Notice that beta2(1) is closer to the intercept, and beta3(1) closer to the mean of y. The column of one's in the design matrix models the intercept if x is not demeaned, but models the mean if x is demeaned. Notice that the estimate of the slope does not change between the two models, despite changing the corresponding regressor!

Ok now let's have some fun with some real data. Download the Oxford weather data textfile from this link: OxfordWeather (right-click on the link and save on the disk).

Now load the text file in matlab and arrange the columns of the text file into different variables:

  data = load('OxfordWeather.txt');

  year       = data(:,1);
  month      = data(:,2);
  maxTemp    = data(:,3);
  minTemp    = data(:,4);
  hoursFrost = data(:,5);
  rain       = data(:,6);
  hoursSun   = data(:,7);
  
  meanTemp   = .5*(minTemp+maxTemp);

Plot some of the data to familiarise yourself with it.


  figure
  subplot(2,3,1),boxplot(rain,round(year/10)*10);         xlabel('decade');     ylabel('rain');
  subplot(2,3,2),boxplot(rain,month);                     xlabel('month');    ylabel('rain');
  subplot(2,3,3),plot(minTemp,maxTemp,'.k');              xlabel('minTemp');  ylabel('maxTemp');
  subplot(2,3,4),plot(meanTemp,hoursFrost,'.k');          xlabel('meanTemp'); ylabel('hoursFrost');
  subplot(2,3,5),boxplot(rain,round(meanTemp/3)*3);       xlabel('meanTemp'); ylabel('rain');
  subplot(2,3,6),boxplot(hoursSun,month);                 xlabel('month');    ylabel('housrSun');

You may notice from these plots that there is nothing much to model about the rain (at least with a GLM). It simply rains all the time... Instead, let's model the rest of the data in various ways:

Fit a linear model with x=min and y=max monthly temperatures. Answer.

      % Fit linear model ( y=a*x )
      x=minTemp;
      y=maxTemp;

      M=x;
      beta=pinv(M)*y;

      figure,hold on
      plot(x,y,'o');
      plot(x,M*beta,'r');

      % Need a constant? ( y=a*x+b )   [what is b?]
      M=[ones(size(x)) x];
      beta=pinv(M)*y;
      plot(x,M*beta,'g');

Fit a quadratic model of the form y=a*x^2+b*x+c with x=month and y=hoursSun. Hint. Answer.
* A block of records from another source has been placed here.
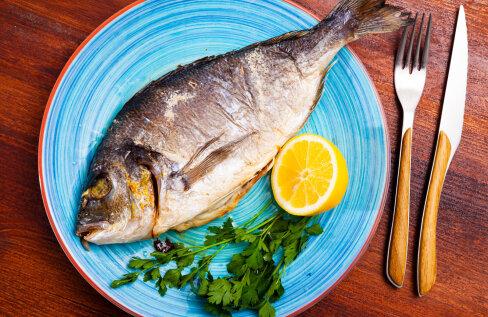Räägime kalast! Ingrem Raidjõe õpetab, kuidas muuta kalatoidud lastele meeldivaks ja milliseid apse peaks kalatoite valmistades vältima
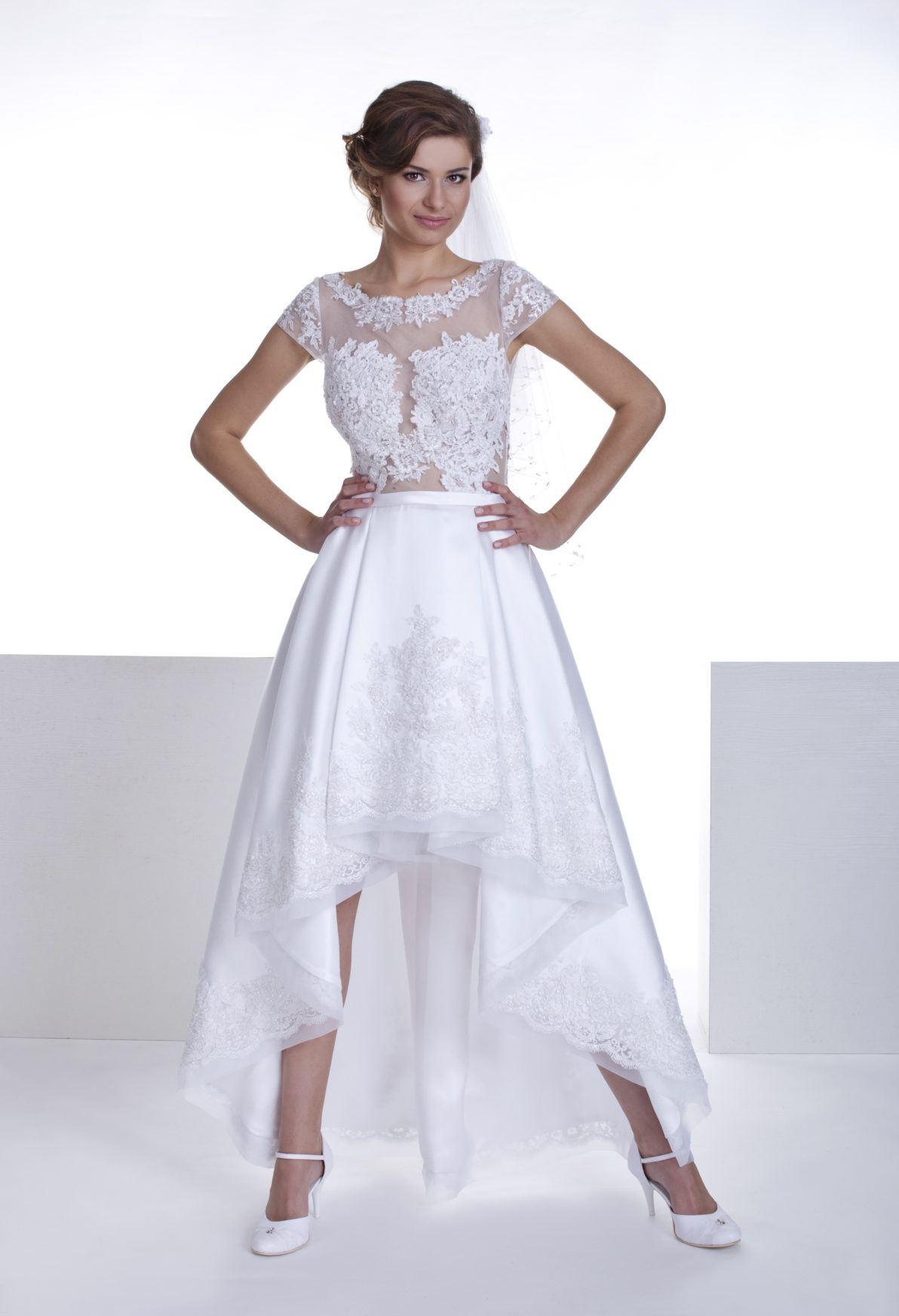 suknia z koronki i atłasu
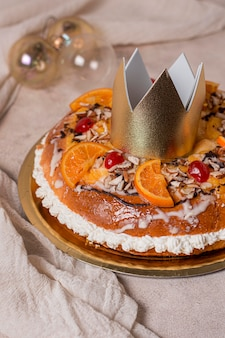 Alimento di giorno dell'epifania di alto angolo sul piatto dorato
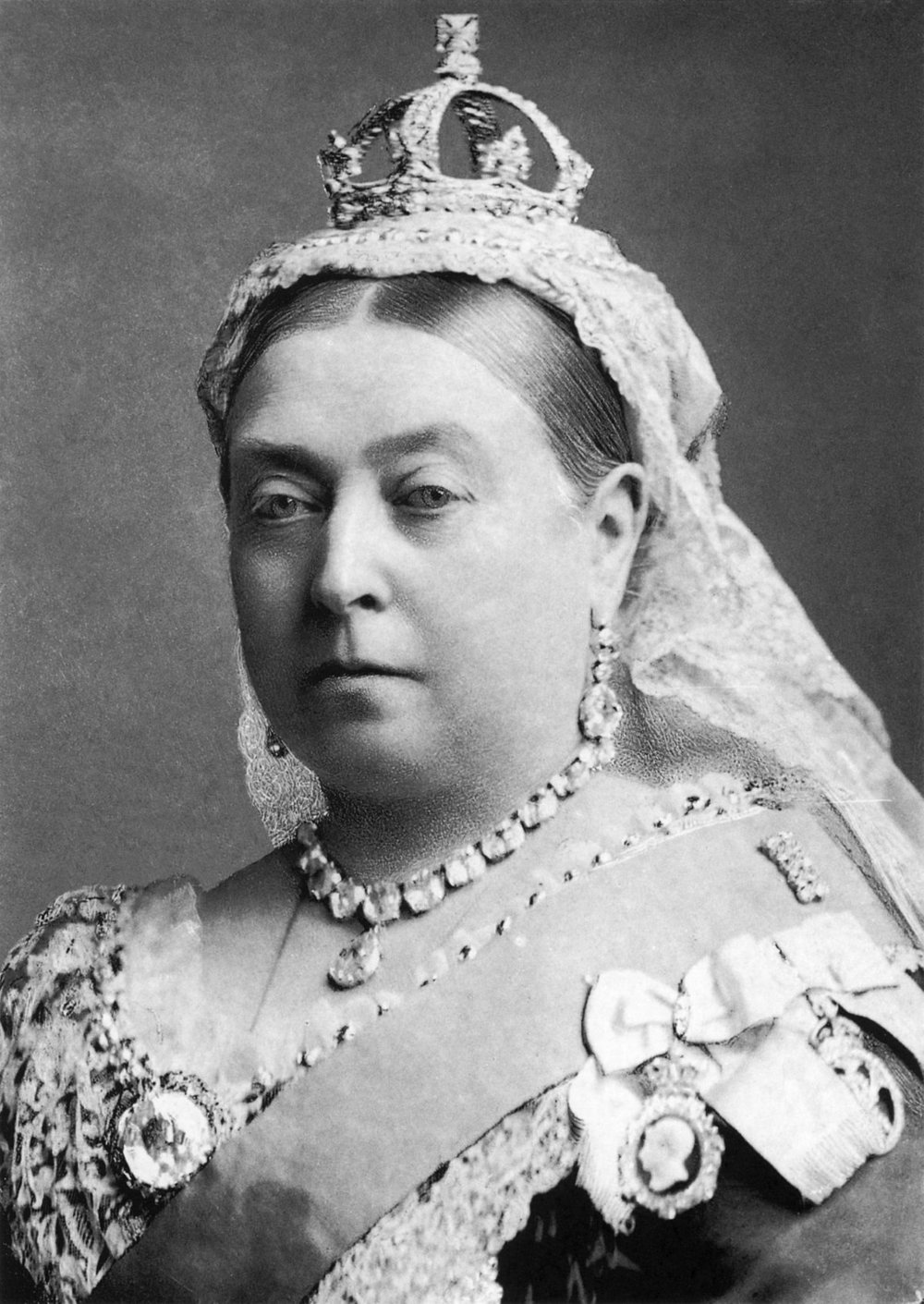 Queen Victoria - Lipstick Hater.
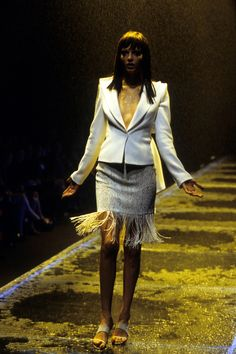 Alexander McQueen Spring 1998 Ready-to-Wear Fashion Show - Angela Lindvall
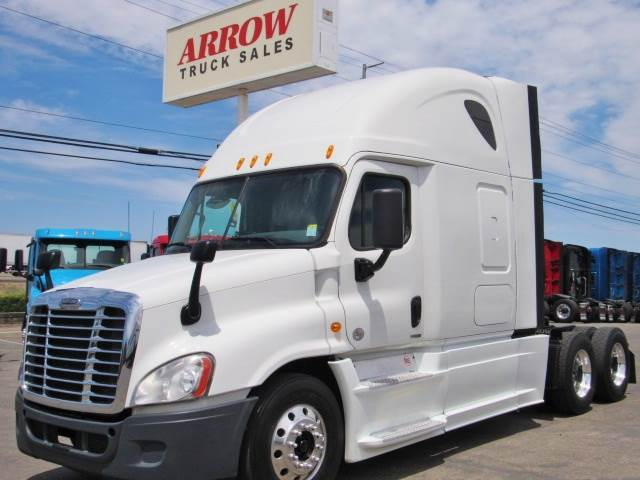 2014 Freightliner Cascadia Evolution Sleeper Semi Truck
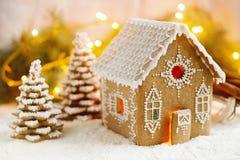 Σπίτι μελοψωμάτων και χριστουγεννιάτικα δέντρα σε ένα φωτεινό υπόβαθρο Επίδραση Bokeh στοκ φωτογραφία με δικαίωμα ελεύθερης χρήσης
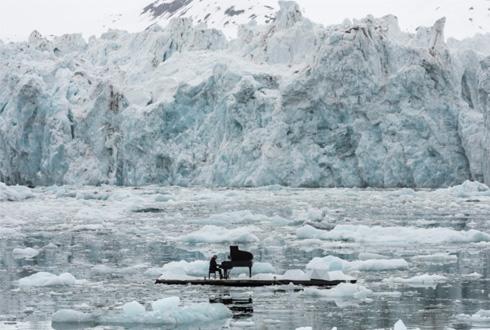 북극 바다 위에서 피아노 연주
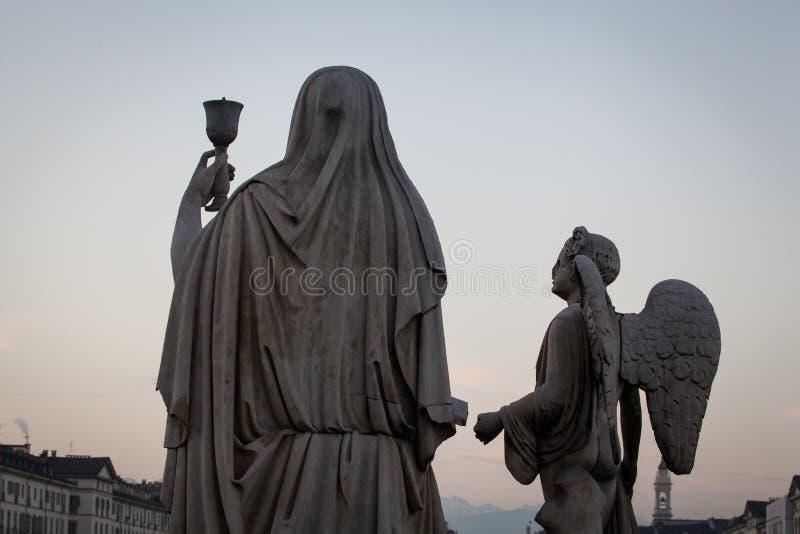 Statyn för helig gral royaltyfri fotografi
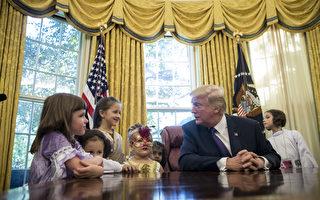 组图:万圣节前 川普在白宫给记者子女发糖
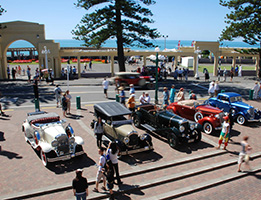 Old fashioned cars at Napier Art Deco Festival image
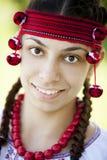 Славянская девушка на зеленом лужке. стоковое фото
      % Fit quadratic model ( y=a*x^2+b*x+c )
      x=month;
      y=hoursSun;

      [~,i]=sort(x); % we have to sort the data according to x if we want a nice plot
      x=x(i);
      y=y(i);

      M=[ones(size(x)) x x.^2];  % this is the cunning bit
      beta=pinv(M)*y;
      figure,hold on
      plot(x,y,'o');
      plot(x,M*beta,'r');

Fit an exponential model with x=min temperature and y=hoursFrost. Hint. Answer.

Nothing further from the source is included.